* **Extracted information**:
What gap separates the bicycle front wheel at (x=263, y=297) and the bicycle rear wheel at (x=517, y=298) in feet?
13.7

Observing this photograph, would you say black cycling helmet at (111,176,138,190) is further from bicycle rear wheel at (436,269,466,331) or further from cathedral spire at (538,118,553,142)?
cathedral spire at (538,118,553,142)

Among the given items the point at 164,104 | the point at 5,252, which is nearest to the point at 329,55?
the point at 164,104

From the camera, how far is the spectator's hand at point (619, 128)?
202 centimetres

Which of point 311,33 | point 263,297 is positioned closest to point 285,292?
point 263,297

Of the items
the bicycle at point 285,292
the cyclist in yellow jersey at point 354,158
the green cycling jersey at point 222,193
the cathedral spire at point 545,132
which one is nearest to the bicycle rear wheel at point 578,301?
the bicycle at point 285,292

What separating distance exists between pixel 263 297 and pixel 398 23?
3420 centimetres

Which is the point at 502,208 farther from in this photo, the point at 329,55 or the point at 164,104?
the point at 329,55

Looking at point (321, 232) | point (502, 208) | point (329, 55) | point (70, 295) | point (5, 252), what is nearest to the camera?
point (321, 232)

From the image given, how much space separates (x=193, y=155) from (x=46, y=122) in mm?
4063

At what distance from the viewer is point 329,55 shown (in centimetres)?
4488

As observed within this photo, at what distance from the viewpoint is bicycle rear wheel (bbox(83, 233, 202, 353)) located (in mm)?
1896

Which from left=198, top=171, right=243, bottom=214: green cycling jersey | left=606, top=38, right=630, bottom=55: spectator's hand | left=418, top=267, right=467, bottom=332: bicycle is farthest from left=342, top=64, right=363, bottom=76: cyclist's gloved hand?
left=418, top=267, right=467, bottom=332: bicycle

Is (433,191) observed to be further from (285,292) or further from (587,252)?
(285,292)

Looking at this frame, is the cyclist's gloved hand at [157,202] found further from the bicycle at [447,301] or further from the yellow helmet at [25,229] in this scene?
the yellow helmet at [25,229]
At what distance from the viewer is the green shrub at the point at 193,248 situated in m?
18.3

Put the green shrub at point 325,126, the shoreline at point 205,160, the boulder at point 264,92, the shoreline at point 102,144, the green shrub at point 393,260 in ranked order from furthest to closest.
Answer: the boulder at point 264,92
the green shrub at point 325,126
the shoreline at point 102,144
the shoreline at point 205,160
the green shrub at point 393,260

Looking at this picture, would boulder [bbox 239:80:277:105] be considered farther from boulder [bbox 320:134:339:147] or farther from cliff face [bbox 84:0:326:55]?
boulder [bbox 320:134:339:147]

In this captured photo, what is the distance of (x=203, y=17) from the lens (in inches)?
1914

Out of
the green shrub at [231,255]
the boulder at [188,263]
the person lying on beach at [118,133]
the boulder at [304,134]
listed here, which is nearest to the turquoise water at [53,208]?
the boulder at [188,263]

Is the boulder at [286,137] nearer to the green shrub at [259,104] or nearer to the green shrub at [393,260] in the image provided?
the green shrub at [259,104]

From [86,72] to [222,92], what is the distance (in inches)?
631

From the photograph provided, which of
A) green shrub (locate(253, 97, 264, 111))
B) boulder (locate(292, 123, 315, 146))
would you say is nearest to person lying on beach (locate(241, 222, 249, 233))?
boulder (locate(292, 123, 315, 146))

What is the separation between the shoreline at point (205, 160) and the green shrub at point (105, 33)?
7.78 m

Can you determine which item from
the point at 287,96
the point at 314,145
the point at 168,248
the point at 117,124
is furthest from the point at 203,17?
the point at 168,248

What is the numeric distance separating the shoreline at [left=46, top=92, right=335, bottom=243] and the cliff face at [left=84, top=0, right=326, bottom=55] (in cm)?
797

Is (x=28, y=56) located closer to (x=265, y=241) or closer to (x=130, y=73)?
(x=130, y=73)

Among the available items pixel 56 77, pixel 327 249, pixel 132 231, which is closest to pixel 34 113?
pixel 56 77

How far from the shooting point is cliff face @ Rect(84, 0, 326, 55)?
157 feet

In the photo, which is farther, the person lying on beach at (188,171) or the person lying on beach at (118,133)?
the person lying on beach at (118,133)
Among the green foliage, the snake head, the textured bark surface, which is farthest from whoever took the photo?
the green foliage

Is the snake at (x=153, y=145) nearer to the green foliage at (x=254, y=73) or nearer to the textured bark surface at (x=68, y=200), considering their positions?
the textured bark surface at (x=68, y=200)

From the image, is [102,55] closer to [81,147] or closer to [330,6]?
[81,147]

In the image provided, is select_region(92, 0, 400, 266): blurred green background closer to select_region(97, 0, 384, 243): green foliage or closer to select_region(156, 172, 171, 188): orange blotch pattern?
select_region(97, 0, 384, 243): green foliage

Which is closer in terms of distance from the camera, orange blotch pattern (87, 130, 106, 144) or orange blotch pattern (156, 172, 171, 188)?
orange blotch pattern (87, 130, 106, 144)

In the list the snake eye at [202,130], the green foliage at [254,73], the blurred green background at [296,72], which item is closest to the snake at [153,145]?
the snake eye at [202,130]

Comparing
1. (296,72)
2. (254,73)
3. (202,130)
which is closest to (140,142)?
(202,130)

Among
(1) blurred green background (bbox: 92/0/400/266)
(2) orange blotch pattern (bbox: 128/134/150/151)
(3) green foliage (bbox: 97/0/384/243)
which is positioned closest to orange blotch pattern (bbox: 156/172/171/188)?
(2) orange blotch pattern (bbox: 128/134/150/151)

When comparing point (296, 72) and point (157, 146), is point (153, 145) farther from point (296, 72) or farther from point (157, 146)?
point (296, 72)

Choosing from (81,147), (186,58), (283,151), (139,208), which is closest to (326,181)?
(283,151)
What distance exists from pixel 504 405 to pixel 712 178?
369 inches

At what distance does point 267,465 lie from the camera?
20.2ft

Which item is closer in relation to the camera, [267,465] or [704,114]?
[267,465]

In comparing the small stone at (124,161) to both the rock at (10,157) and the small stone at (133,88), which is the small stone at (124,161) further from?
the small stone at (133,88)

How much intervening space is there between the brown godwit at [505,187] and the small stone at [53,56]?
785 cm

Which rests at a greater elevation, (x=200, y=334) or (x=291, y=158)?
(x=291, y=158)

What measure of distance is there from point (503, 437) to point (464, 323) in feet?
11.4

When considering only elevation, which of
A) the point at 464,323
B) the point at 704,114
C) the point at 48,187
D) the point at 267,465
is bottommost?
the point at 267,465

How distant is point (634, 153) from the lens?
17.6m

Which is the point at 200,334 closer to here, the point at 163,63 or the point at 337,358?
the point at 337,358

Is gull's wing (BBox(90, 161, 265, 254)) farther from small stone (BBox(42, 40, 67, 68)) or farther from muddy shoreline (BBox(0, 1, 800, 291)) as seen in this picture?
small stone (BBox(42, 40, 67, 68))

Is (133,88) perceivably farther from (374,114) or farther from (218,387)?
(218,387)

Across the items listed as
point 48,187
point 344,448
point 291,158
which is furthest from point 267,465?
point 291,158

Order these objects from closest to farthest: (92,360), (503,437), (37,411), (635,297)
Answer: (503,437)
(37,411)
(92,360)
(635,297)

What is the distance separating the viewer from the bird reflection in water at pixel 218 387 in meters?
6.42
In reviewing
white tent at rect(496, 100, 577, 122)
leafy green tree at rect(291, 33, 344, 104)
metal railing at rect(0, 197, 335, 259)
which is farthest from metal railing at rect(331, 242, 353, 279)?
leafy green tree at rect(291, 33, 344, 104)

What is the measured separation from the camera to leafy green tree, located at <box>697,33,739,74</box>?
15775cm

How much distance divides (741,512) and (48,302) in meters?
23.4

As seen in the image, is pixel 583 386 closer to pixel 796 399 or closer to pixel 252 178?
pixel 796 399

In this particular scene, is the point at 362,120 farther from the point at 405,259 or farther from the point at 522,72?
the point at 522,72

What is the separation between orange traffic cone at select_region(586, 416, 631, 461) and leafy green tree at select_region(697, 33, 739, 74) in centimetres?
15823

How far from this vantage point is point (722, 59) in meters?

* **What you should do**: Everything from the line containing "Which rests at" to the end of the data above should be quoted exactly, please, both ends included, and nothing outside that span.

* **The reply**:
Which rests at a greater elevation, (x=200, y=334) or (x=291, y=158)?
(x=291, y=158)

What measure of distance is there from point (503, 437) to point (464, 323) in feet?
11.4

When considering only elevation, which of
A) the point at 464,323
B) the point at 704,114
C) the point at 48,187
D) the point at 267,465
is bottommost?
the point at 267,465

How distant is point (634, 153) from the lens?
17.6m

Which is the point at 200,334 closer to here, the point at 163,63 or the point at 337,358?
the point at 337,358

Is gull's wing (BBox(90, 161, 265, 254)) farther from small stone (BBox(42, 40, 67, 68)) or farther from muddy shoreline (BBox(0, 1, 800, 291)) as seen in this picture?
small stone (BBox(42, 40, 67, 68))

Is (133,88) perceivably farther from (374,114) or farther from (218,387)?
(218,387)

Across the items listed as
point 48,187
point 344,448
point 291,158
which is furthest from point 267,465?
point 291,158

Order these objects from closest to farthest: (92,360), (503,437), (37,411), (635,297)
Answer: (503,437)
(37,411)
(92,360)
(635,297)

What is the distance separating the viewer from the bird reflection in water at pixel 218 387 in meters?
6.42
In reviewing
white tent at rect(496, 100, 577, 122)
leafy green tree at rect(291, 33, 344, 104)
metal railing at rect(0, 197, 335, 259)
which is farthest from metal railing at rect(331, 242, 353, 279)?
leafy green tree at rect(291, 33, 344, 104)

What is the measured separation from the camera to leafy green tree, located at <box>697,33,739,74</box>?
15775cm

How much distance divides (741,512) and (48,302) in meters?
23.4

As seen in the image, is pixel 583 386 closer to pixel 796 399 or closer to pixel 252 178?
pixel 796 399

In this particular scene, is the point at 362,120 farther from the point at 405,259 or farther from the point at 522,72?
the point at 522,72

What is the separation between orange traffic cone at select_region(586, 416, 631, 461) and leafy green tree at select_region(697, 33, 739, 74) in centimetres?
15823

How far from this vantage point is point (722, 59) in meters?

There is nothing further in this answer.